La jeune femme nota le retour au tutoiement et le changement d’humeur ; elle eut à peine le temps d’acquiescer qu’il faisait déjà quelques pas dans sa direction et lui prenait la main avec l’une des siennes toujours gantées. Ce garde-fou suffirait amplement ; il en avait assez de ces subterfuges. Il l’emmena d’autorité dans son antre comme elle l’avait nommé. Laïenden, devinant que son prince était à bout, ne fit aucune remarque. Simplement, il les suivit.
– Que désirez-vous, ce soir, Prince Kearinh ?
– Du combat. Je veux le maximum de robs d’assaut. Sollicite cinq de nos guerriers les plus adroits.

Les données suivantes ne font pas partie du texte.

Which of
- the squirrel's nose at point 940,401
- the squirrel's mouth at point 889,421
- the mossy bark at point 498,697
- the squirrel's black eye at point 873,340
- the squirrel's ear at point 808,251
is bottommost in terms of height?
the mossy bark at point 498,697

Je m’échaufferai pendant ce temps.
Laïenden avait compris. Son prince exigeait de l’action ; il allait en avoir. En souriant, il s’enferma dans le local dans lequel, par le biais d’un large écran de bionite translucide, on distinguait tout de ce qui se tramait de l’autre côté. Il vit Kathleen s’installer dans un coin d’ombre de la salle pour mieux guetter ce qui allait se dérouler sous ses yeux.